Excerpts of spatial question data
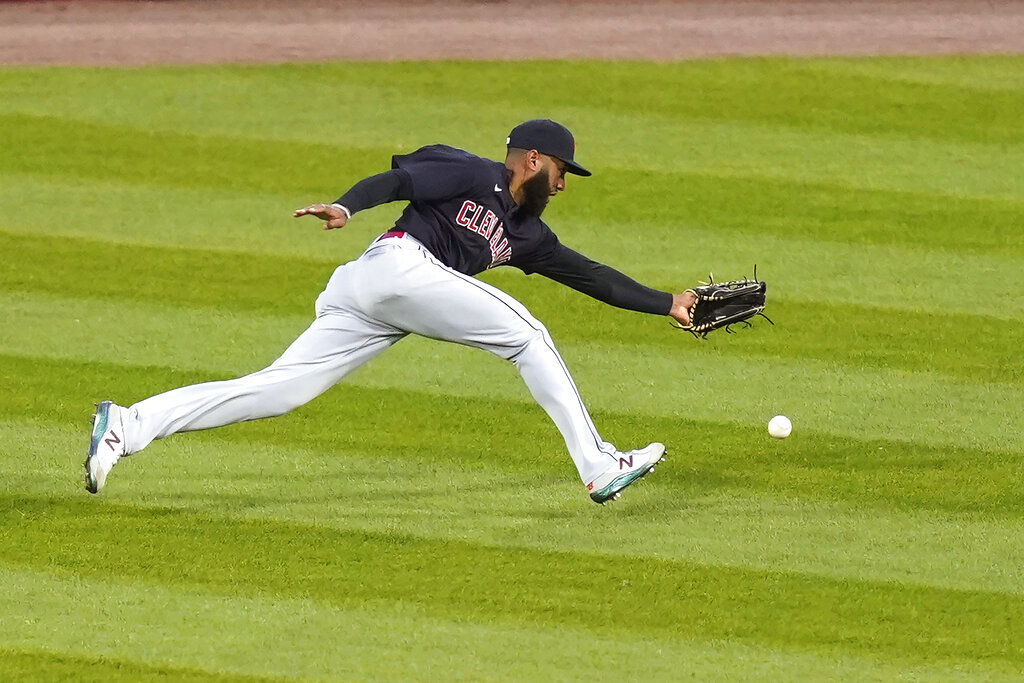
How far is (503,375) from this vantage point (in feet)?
24.7

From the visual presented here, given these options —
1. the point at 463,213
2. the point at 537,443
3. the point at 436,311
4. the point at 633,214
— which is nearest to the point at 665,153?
the point at 633,214

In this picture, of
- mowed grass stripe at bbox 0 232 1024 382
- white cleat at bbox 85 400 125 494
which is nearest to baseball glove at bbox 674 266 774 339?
mowed grass stripe at bbox 0 232 1024 382

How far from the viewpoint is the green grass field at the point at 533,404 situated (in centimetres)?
495

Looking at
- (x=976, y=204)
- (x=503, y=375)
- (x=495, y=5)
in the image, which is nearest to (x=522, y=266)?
(x=503, y=375)

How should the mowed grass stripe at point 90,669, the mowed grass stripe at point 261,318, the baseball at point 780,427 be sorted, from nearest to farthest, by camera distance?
1. the mowed grass stripe at point 90,669
2. the baseball at point 780,427
3. the mowed grass stripe at point 261,318

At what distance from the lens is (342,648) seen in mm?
4781

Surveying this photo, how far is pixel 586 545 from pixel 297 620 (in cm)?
112

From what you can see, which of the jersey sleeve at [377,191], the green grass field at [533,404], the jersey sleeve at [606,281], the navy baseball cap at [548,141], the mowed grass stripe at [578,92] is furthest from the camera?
the mowed grass stripe at [578,92]

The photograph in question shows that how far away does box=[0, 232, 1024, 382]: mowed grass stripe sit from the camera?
759 cm

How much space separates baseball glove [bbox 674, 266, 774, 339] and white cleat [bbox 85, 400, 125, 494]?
84.6 inches

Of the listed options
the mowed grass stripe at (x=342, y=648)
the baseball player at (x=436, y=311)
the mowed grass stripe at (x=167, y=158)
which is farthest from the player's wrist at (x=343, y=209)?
the mowed grass stripe at (x=167, y=158)

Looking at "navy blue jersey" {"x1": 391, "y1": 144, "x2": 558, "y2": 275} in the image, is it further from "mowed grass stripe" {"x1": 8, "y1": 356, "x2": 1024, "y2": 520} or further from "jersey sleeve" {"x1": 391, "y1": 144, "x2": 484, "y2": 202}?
"mowed grass stripe" {"x1": 8, "y1": 356, "x2": 1024, "y2": 520}

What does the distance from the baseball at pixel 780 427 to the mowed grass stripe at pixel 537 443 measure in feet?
0.12

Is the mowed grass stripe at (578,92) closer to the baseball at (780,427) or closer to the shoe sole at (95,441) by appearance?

_WRITTEN TASK_
Restate the data above word for word. Do not include the images.

_THE REPLY_
How far is (503,375) from this vantage point (in feet)?
24.7

From the visual presented here, given these options —
1. the point at 463,213
2. the point at 537,443
3. the point at 436,311
4. the point at 633,214
— which is nearest to the point at 665,153?
the point at 633,214

In this picture, of
- mowed grass stripe at bbox 0 232 1024 382
- white cleat at bbox 85 400 125 494
which is nearest to baseball glove at bbox 674 266 774 339?
mowed grass stripe at bbox 0 232 1024 382

How far from the viewpoint is the green grass field at the point at 533,404 situated (in centimetres)?
495

Looking at
- (x=976, y=204)
- (x=503, y=375)
- (x=495, y=5)
in the image, which is nearest to (x=522, y=266)?
(x=503, y=375)

How should the mowed grass stripe at point 90,669, the mowed grass stripe at point 261,318, the baseball at point 780,427 be sorted, from nearest to farthest, by camera distance?
1. the mowed grass stripe at point 90,669
2. the baseball at point 780,427
3. the mowed grass stripe at point 261,318

At what distance from the lens is (342,648) seen in mm?
4781

Surveying this photo, how far is pixel 586 545 from pixel 297 620 (in cm)?
112

From what you can see, which of the jersey sleeve at [377,191], the green grass field at [533,404], the jersey sleeve at [606,281], the navy baseball cap at [548,141], the mowed grass stripe at [578,92] is furthest from the camera?
the mowed grass stripe at [578,92]

The photograph in question shows that how far away does box=[0, 232, 1024, 382]: mowed grass stripe sit from the camera?
759 cm

How much space separates baseball glove [bbox 674, 266, 774, 339] and white cleat [bbox 85, 400, 125, 494]?
84.6 inches

Of the listed options
the mowed grass stripe at (x=342, y=648)
the baseball player at (x=436, y=311)
the mowed grass stripe at (x=167, y=158)
which is farthest from the player's wrist at (x=343, y=209)?
the mowed grass stripe at (x=167, y=158)

Looking at "navy blue jersey" {"x1": 391, "y1": 144, "x2": 558, "y2": 275} in the image, is it further from "mowed grass stripe" {"x1": 8, "y1": 356, "x2": 1024, "y2": 520} or further from "jersey sleeve" {"x1": 391, "y1": 144, "x2": 484, "y2": 202}?
"mowed grass stripe" {"x1": 8, "y1": 356, "x2": 1024, "y2": 520}

What does the distance from the baseball at pixel 780 427 to the mowed grass stripe at pixel 537 443 measure in feet?
0.12

Is the mowed grass stripe at (578,92) closer to the baseball at (780,427) or closer to the shoe sole at (95,441) by appearance?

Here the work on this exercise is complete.